Zaskakujący brak apelacji w sprawie Gökmen T.

Niedawno informowaliśmy Państwa, że Gökmen T. został skazany przez sąd na dożywocie. Mężczyzna ten dokonał zamachu terrorystycznego w Utrechcie rok temu. Wszyscy spodziewali się apelacji ze strony obrony. Ta nagle wycofała się, podtrzymując wyrok dla Turka. Dlaczego?

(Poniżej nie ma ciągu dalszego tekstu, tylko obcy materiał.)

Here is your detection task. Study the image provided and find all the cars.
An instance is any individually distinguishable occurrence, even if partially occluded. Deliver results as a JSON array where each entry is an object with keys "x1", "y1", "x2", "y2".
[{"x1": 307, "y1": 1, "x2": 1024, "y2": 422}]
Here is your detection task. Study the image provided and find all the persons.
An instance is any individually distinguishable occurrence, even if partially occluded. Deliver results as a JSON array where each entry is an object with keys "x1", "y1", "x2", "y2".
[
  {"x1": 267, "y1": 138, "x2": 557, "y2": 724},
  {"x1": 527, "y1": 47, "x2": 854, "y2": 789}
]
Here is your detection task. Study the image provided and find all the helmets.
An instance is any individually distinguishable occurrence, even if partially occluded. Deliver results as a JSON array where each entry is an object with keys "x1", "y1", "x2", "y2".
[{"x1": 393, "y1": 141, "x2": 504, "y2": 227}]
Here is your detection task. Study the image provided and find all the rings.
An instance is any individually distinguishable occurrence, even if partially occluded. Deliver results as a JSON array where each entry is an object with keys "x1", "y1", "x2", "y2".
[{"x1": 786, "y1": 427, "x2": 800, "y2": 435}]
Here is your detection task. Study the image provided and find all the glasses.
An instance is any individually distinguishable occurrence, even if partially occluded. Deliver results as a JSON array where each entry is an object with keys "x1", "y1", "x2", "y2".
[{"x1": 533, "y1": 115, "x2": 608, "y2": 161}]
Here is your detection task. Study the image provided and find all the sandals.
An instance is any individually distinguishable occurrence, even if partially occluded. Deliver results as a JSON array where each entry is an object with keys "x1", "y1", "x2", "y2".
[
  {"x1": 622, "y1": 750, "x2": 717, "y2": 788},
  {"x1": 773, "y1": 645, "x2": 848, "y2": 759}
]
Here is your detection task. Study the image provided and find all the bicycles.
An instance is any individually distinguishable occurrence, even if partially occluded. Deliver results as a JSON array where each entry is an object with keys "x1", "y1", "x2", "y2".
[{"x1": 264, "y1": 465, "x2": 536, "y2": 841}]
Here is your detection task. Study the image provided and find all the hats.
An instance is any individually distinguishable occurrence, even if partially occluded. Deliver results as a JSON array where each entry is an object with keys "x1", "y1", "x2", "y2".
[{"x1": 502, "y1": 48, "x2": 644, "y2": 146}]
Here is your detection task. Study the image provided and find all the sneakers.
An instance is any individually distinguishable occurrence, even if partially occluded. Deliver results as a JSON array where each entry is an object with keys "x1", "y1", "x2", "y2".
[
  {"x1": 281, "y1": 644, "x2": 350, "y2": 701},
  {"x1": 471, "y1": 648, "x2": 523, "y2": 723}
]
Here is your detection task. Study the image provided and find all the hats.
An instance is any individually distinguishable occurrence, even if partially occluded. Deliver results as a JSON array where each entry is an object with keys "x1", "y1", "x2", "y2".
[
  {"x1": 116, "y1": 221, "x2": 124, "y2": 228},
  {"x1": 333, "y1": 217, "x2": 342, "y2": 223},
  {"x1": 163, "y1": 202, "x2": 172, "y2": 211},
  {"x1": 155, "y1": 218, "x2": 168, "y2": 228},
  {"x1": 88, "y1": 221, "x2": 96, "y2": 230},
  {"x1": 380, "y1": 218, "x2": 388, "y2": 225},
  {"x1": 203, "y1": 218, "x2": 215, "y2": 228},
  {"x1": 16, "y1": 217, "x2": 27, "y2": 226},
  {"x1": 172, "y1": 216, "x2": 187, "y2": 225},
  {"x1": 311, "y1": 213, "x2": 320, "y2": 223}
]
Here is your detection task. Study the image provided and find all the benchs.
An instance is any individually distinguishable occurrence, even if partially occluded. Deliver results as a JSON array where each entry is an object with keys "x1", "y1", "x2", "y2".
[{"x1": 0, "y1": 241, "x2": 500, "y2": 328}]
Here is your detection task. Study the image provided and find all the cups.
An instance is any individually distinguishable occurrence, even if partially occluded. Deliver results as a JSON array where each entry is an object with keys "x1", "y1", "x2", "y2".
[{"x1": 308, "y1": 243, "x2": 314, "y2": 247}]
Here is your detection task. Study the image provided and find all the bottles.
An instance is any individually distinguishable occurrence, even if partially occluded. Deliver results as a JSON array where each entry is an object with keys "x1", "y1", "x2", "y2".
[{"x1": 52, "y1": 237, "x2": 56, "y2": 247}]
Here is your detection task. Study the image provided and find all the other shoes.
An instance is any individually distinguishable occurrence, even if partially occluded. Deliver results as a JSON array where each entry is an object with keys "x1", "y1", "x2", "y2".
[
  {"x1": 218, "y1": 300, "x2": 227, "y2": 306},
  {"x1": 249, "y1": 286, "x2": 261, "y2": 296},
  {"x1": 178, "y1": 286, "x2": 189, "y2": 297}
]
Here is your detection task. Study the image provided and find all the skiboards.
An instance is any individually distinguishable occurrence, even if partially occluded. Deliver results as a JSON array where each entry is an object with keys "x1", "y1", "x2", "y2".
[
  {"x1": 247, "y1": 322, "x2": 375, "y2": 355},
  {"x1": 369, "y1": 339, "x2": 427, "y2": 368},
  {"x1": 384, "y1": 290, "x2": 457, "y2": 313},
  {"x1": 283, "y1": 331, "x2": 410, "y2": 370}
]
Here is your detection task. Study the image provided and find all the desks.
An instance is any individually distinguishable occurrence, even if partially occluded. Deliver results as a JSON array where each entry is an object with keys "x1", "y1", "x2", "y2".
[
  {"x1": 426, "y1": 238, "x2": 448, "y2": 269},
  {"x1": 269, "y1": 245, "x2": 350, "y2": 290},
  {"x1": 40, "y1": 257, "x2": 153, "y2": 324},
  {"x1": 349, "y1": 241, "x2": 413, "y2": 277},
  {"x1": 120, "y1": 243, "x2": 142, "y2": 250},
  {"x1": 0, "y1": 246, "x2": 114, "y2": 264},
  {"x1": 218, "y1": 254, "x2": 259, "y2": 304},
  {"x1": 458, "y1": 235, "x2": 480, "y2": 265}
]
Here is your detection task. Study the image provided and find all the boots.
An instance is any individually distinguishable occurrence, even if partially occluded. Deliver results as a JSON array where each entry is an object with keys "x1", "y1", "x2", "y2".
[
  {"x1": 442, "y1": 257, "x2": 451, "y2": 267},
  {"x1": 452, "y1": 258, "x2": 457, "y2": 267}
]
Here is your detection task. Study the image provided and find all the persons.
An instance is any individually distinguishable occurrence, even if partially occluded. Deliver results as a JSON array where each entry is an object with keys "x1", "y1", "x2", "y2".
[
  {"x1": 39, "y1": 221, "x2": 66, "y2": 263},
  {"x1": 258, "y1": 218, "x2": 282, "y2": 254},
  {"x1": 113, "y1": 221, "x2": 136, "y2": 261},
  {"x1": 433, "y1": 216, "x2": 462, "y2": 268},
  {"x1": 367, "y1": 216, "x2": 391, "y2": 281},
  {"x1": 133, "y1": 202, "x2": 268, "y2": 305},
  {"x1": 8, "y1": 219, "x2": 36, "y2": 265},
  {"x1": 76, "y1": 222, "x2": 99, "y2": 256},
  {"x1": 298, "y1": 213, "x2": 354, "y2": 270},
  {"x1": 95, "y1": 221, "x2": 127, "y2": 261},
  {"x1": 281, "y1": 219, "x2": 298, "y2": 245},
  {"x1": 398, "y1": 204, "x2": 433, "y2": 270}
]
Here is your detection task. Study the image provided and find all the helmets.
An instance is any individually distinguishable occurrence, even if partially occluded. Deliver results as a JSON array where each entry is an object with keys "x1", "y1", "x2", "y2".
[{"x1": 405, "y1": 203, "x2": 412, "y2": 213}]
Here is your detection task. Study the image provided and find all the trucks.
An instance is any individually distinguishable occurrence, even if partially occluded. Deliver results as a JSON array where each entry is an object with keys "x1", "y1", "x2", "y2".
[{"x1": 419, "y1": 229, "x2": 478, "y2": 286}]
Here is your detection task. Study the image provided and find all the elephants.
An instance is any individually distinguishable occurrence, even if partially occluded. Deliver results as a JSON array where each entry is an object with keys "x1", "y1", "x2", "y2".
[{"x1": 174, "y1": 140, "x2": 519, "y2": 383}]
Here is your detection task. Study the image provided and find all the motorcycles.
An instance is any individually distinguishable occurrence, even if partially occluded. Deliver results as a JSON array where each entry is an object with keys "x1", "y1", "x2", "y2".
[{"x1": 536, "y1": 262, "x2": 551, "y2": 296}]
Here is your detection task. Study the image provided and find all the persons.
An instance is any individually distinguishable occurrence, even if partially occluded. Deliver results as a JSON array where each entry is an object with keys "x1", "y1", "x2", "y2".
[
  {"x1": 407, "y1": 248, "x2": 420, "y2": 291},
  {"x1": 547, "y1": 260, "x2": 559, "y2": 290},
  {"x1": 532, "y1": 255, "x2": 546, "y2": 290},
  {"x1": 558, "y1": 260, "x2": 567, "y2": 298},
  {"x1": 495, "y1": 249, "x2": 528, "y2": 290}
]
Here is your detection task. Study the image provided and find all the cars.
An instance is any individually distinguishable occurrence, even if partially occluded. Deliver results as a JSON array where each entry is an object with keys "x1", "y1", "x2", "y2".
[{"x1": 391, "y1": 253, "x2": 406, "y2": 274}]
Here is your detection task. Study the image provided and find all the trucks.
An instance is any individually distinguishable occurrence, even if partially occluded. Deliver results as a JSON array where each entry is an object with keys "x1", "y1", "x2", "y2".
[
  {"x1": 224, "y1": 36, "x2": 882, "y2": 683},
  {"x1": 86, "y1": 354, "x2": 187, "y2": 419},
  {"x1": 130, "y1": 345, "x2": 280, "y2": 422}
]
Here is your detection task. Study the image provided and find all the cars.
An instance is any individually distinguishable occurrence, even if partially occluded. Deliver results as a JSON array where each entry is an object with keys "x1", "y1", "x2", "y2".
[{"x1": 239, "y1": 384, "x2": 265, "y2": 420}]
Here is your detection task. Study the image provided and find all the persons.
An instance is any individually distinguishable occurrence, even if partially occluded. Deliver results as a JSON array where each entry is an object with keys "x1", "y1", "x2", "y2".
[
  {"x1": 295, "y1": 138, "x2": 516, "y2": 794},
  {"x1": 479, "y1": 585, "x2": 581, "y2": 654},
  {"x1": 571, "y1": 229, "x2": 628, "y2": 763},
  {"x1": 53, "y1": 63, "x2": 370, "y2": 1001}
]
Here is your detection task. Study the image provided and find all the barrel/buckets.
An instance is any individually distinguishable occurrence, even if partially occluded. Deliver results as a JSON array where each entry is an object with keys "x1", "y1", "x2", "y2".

Holenderski obrońca nie odwołał się od dożywotniego wyroku więzienia dla swojego klienta. Terrorysta, który dopuścli się zamachu w tramwaju w Utrechcie, spędzi resztę swojego życia za kratami. Decyzja ta może szokować. Zwykle bowiem adwokat robi wszystko, by jego klient uzyskał jak najmniejszy wymiar kary. W sytuacji zaś najcięższego możliwego orzeczenia niderlandzkiego wymiaru sprawiedliwości nie ma nawet ryzyka, iż sąd drugiej instancji ogłosi wyższy wyrok. Mówiąc inaczej procedura apelacyjna albo złagodziłaby sankcję nałożoną na oskarżonego, albo nie zmieniłaby nic. Mogłoby więc być tylko lepiej. Czemu więc do wymiaru sprawiedliwości nie wpłynęła apelacja?

Sąd nie ma znaczenia

Ogromne znaczenie w tej sprawie miało postępowanie Gökmena T., człowiek ten był maksymalnie zradykalizowany. Podczas toczącego się blisko rok procesu nie raz dawał to odczuć sądowi, prokuraturze, jak i swojemu obrońcy. Zamachowiec początkowo nie chciał adwokata, później się na niego zgodził, ale traktował go jak „zło konieczne”. Turek, zresztą na pierwszym posiedzeniu, wyraźnie powiedział, iż „nie jest demokratą” i nie uznaje holenderskiego wymiaru sprawiedliwości. W jednym zaś z ostatnich posiedzeń splunął na sąd.

Rada podejmuje decyzję

Wszystko to spowodowało, iż adwokat oskarżonego T. André Seebregts skontaktował się z holenderskim stowarzyszeniem adwokackim. Po długich rozważaniach prawnicy zdecydowali, iż nie będą dłużej reprezentować interesu terrorysty oraz nie wniosą apelacji. Wszystko dlatego, iż T. ich nie uznaje i nie chce mieć z nimi kontaktu. Jeśli więc sprawca i tak nie uznaje praworządności, apelacja jest zbyteczna, mówią prawnicy.

Koniec koszmaru

W ten sposób kończy się sprawa zabójcy Roosy (19), Daniela (28), Rinke (49) i Willema (74). Informacja ta bardzo uspokoiła rodziny i bliskich ofiar. Wielu z nich odetchnęło z ulgą, bało się bowiem, iż dojdzie do apelacji i złagodzenia wyroku na rzecz np. TBS. Teraz zaś sprawa jest już zamknięta i ludzie mogą skupić się na żałobie po zmarłych.